Scientists from the University of Pittsburgh have reportedly develop highly effective tiny antibody component in treating SARS-CoV-2 infection in animal models.

According to the University of Pittsburgh PittWire, scientists from University of Pittsburgh School of Medicine “have isolated the smallest biological molecule to date that completely and specifically neutralizes the SARS-CoV-2 virus, which is the cause of COVID-19. This antibody component, which is 10 times smaller than a full-sized antibody, has been used to construct a drug—known as Ab8—for potential use as a therapeutic and prophylactic against SARS-CoV-2.” The study is published in the journal Cell on September 14, 2020.

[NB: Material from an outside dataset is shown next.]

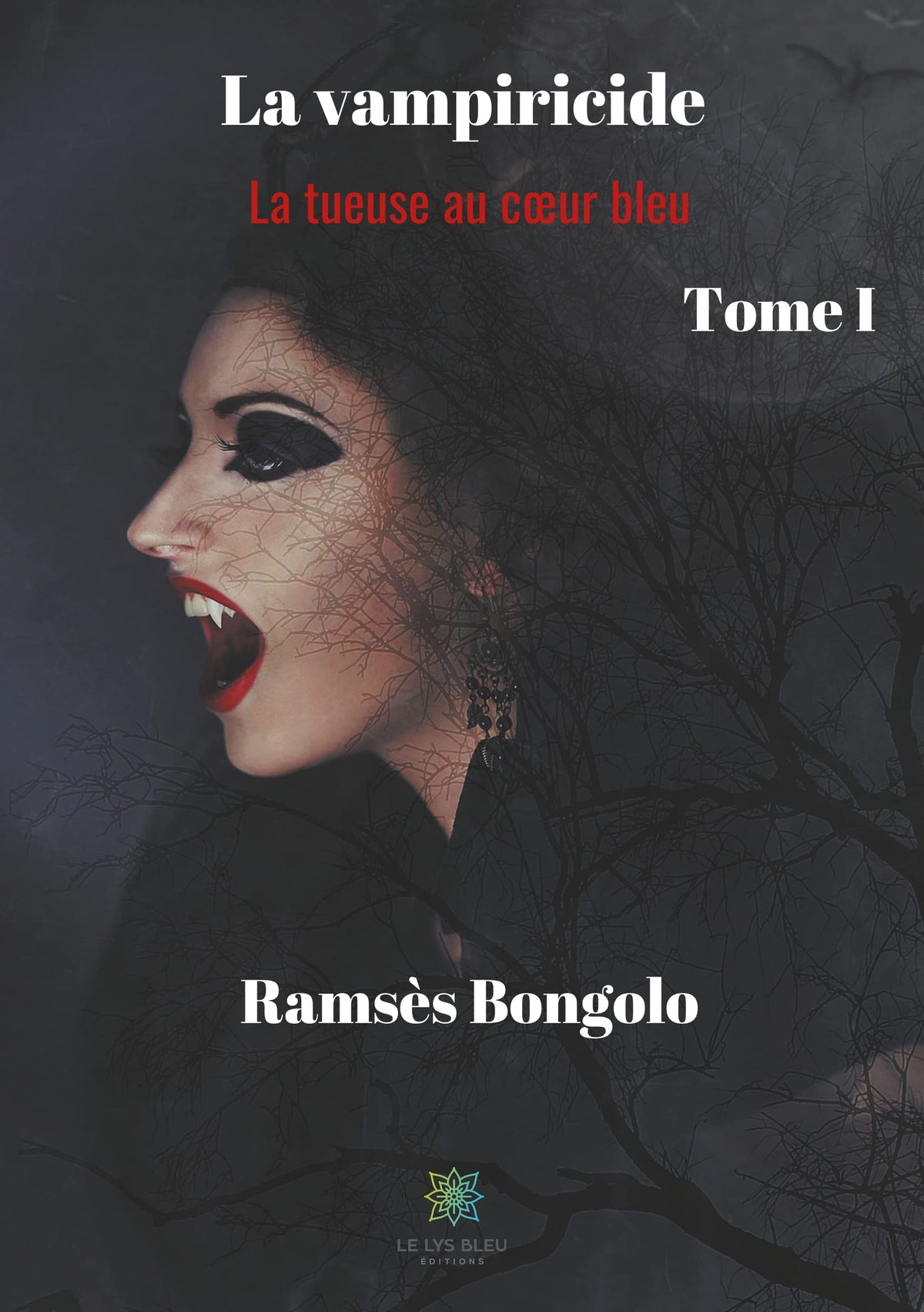 La vampiricide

Its tiny size not only increases its potential for diffusion in tissues to better neutralize the virus, but also makes it possible to administer the drug by alternative routes, including inhalation. Importantly, it does not bind to human cells—a good sign that it won’t have negative side-effects in people.

PittWire

It’s also noted in PittWire that “Dimiter Dimitrov, senior author of the Cell publication and director of Pitt’s Center for Antibody Therapeutics, was one of the first to discover neutralizing antibodies for the original SARS coronavirus in 2003. In the ensuing years, his team discovered potent antibodies against many other infectious diseases, including those caused by MERS-CoV, dengue, Hendra and Nipah viruses. The antibody against Hendra and Nipah viruses has been evaluated in humans and approved for clinical use on a compassionate basis in Australia.”

Coronavirus Pandemic Watch

According to the MDH latest tally (as of Sept 18, 11 a.m.) the confirmed COVID-19 cases in Minnesota are 87,807 (out of 1,791,680 tested) with 1,950 deaths. According to Johns Hopkins database (as of Sept 18, 2:22 p.m.) there are 6,705,114 confirmed covid19 infection with 198,197 deaths. Globally the covid19 virus has infected 30,306,469 with 948,147 deaths.